▶

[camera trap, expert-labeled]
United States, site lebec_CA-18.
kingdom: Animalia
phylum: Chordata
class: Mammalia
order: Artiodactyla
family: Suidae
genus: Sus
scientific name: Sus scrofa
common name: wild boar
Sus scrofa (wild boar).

◀

> [PROBLEM TO SOLVE] Character for character, reproduce all of the lines above.

> [RESPONSE AREA]
[camera trap, expert-labeled]
United States, site lebec_CA-18.
kingdom: Animalia
phylum: Chordata
class: Mammalia
order: Artiodactyla
family: Suidae
genus: Sus
scientific name: Sus scrofa
common name: wild boar
Sus scrofa (wild boar).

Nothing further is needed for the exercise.